There was some ray of hope that the second half of the year would be OK when the government revised GDP up 2.2% for the second quarter. A number of economists looked at the figures and said they meant nothing. What is past is past.
When the inflation numbers and personal income figures came out today, they virtually assured that the period from Labor Day to New Year’s is going to be a hard road. Nothing in the latest data from housing to earnings shows a scintilla of a sign that the economy is improving.
If the market is likely to drop and earnings are likely to continue in a flat spin, investors probably do not have many places to go, especially for investing in individual stocks.
There are a few that should out-perform the markets by a reasonable margin.

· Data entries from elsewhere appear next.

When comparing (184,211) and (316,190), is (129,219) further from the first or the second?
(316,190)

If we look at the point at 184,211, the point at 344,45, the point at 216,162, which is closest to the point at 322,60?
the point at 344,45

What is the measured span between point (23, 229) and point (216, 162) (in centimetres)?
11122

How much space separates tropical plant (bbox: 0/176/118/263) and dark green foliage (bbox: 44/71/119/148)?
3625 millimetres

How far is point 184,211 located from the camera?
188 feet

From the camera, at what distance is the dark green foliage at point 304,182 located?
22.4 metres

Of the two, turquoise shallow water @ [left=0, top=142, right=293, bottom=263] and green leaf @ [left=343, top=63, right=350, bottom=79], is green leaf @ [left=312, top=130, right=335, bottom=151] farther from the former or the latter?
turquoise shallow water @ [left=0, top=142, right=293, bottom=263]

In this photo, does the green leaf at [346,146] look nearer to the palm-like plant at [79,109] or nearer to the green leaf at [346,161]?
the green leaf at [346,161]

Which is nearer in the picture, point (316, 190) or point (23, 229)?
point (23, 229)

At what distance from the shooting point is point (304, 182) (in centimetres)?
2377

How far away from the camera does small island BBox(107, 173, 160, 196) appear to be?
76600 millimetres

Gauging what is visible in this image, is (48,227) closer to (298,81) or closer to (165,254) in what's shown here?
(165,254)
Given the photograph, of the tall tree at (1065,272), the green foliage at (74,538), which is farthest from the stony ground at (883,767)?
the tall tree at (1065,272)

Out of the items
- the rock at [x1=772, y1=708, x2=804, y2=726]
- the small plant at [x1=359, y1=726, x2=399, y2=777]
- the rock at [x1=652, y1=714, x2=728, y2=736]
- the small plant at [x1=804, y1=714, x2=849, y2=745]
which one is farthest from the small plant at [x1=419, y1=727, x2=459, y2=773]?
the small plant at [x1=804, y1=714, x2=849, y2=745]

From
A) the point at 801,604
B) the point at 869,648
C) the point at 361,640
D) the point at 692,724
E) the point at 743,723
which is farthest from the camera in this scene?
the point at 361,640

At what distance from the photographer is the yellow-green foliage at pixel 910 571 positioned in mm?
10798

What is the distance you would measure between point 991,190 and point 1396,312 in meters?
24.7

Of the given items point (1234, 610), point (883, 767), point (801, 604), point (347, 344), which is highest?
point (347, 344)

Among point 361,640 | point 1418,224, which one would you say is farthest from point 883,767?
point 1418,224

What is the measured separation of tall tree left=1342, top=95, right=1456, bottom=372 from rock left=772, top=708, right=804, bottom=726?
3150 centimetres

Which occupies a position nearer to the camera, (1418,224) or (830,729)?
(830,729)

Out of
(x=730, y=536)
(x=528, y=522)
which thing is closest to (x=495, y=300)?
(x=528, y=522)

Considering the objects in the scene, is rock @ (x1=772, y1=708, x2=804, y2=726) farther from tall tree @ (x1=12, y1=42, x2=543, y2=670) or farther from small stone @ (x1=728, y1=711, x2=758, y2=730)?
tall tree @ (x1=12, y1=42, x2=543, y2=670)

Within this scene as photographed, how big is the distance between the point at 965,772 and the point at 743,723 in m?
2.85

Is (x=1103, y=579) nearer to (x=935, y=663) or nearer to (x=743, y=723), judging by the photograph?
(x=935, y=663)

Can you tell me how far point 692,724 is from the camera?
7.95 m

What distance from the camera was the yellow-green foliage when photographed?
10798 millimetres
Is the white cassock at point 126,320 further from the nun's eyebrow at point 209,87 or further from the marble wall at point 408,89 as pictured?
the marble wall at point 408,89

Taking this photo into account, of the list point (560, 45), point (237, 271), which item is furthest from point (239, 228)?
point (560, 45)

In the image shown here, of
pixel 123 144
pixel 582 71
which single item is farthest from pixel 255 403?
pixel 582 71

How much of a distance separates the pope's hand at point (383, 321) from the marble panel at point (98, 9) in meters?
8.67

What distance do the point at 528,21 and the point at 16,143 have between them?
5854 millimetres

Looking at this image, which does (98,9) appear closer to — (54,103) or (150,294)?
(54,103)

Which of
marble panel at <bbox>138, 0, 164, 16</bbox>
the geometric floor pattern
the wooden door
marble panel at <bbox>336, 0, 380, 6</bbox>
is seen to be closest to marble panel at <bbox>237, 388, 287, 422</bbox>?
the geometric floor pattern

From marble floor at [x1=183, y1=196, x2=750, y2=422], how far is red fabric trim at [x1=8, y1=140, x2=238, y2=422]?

GE (GE) The bear case on GE is that its stock is low, and that earnings have been slightly disappointing. There bull case is much stronger. GE has made a persuasive case that it is in the process of selling off dogs like its appliance business and building its huge infrastructure operation. Management says that growth in Asia will be nearly spectacular. The company’s medical supply business may have had only modest earnings recently, but health-care will continue to be a growth industry. Wall St. does not like GE’s ownership of NBCU, but the Olympics demonstrated that the division has a future in digital broadband programming. Of all the advertising media, internet-based content is likely to do the best over the next decade. GE is at $28.50. A decent third quarter and Q4 forecast should push it to $35.